AVRO does not include schemas inside messages, but they are required to be available at runtime and optionally at buildtime. AVRO allows dynamic schema discovery and parsing of messages with newly discovered schemas via the GenericRecord interface. Alternatively, the AVRO SpecificRecord interface can be used when schemas are known at buildtime. We use SpecificRecords because our applications know what to expect at build time. For runtime schema lookup we use the Confluent Schema Registry. For buildtime schemas we bundle them inside language API libraries: jaws-libj (Java) and jaws-libp (Python). This means the schemas are distributed in multiple places - a little awkward (should one or more of these be an automated cache?).
It is useful to define an AVRO entity such as an enum in one place in one file and then reference it from many other places. For example AlarmClass and AlarmRegistration each reference Locations, Priorities, and Categories, which are enums. This avoids duplicate specification, and is the alternative to nesting identical type specifications. However, schema references are ill-defined and support is incomplete across the entire Kafka AVRO ecosystem.
Schema references are being used experimentally at this time. See: Confluent Python API does not support schema references.

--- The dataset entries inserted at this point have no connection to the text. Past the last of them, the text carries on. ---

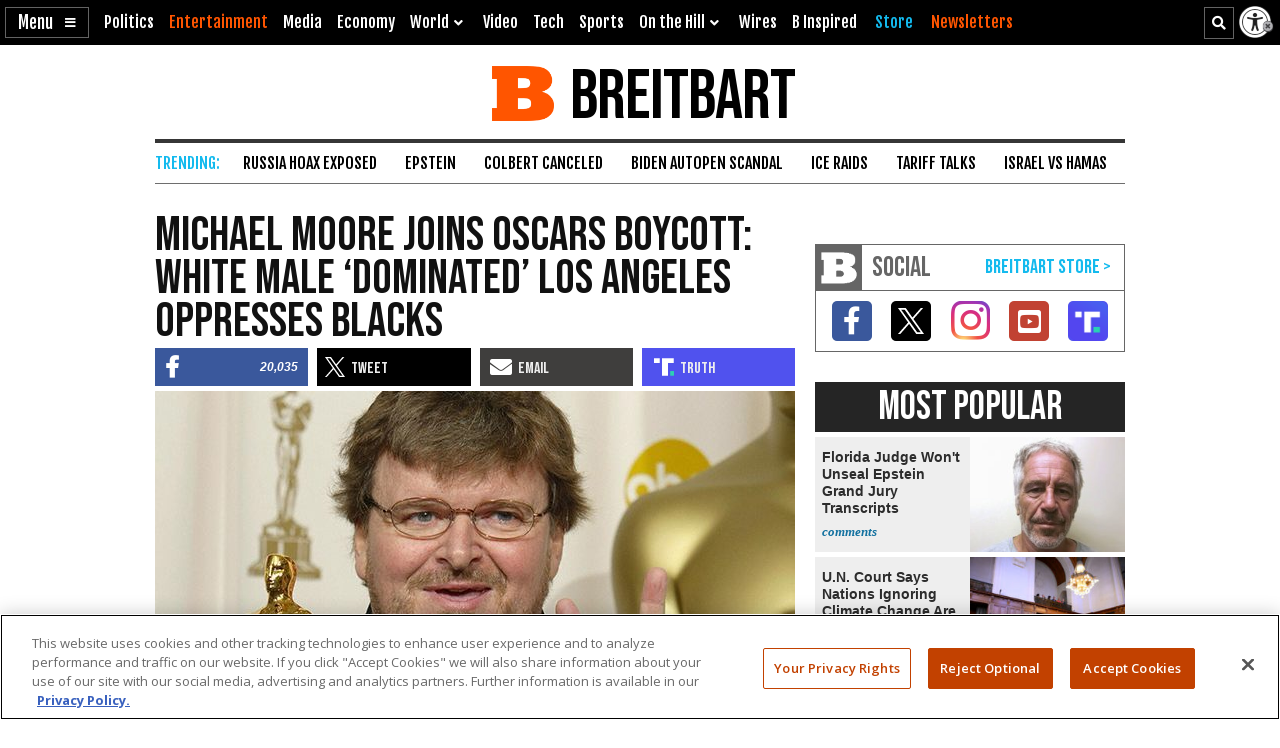

--- FILE ---
content_type: text/html; charset=utf-8
request_url: https://www.google.com/recaptcha/api2/aframe
body_size: 148
content:
<!DOCTYPE HTML><html><head><meta http-equiv="content-type" content="text/html; charset=UTF-8"></head><body><script nonce="NSw98OmmyXl1Rs_UxSQlnw">/** Anti-fraud and anti-abuse applications only. See google.com/recaptcha */ try{var clients={'sodar':'https://pagead2.googlesyndication.com/pagead/sodar?'};window.addEventListener("message",function(a){try{if(a.source===window.parent){var b=JSON.parse(a.data);var c=clients[b['id']];if(c){var d=document.createElement('img');d.src=c+b['params']+'&rc='+(localStorage.getItem("rc::a")?sessionStorage.getItem("rc::b"):"");window.document.body.appendChild(d);sessionStorage.setItem("rc::e",parseInt(sessionStorage.getItem("rc::e")||0)+1);localStorage.setItem("rc::h",'1768363730404');}}}catch(b){}});window.parent.postMessage("_grecaptcha_ready", "*");}catch(b){}</script></body></html>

AVRO Union types allow specification of a field that can be one of many choices. This includes indicating that a field may be null (union consisting of null and non-null type). For us, we have a set of different possible alarm producers tied to the registered alarm producer field as a complex type and each producer has different fields so they're modeled as a union. Similar scenario for overrides - we have multiple different overrides with different fields. Again for active alarms.
For AVRO Unions we avoid placing this structure at the root. Instead we use a single field msg, which is a union of records. The msg field appears unnecessary, and as an alternative the entire value could have been a union. However, a nested union is less problematic than a union at the AVRO root (confluent blog). If a union was used at the root then (1) the schema must be pre-registered with the registry instead of being created on-the-fly by clients, (2) the AVRO serializer must have additional configuration:
auto.register.schemas=false
use.latest.version=true
This may appear especially odd with messages that have no fields. For example the value is:
{"msg":{}}
instead of:
{}
When attempting to serialize a union the Python API has two strategies:
- Use a tuple to indicate the type and value
- Just use the value and let the API try to guess what branch of the union you mean
The later is dangerous and messy and has bitten us already - make sure to use the tuple explicit specification.
Unions are powerful and coupled with Kafka key=value message format you can define a composite key such that the type in value varies based on the key. There is currently no built-in constraints enforcing keys match union values though. We've encountered scenarios where we weren't careful and had alarm override keys indicting Disabled while the value was for something else like Shelved for example - applications must be careful.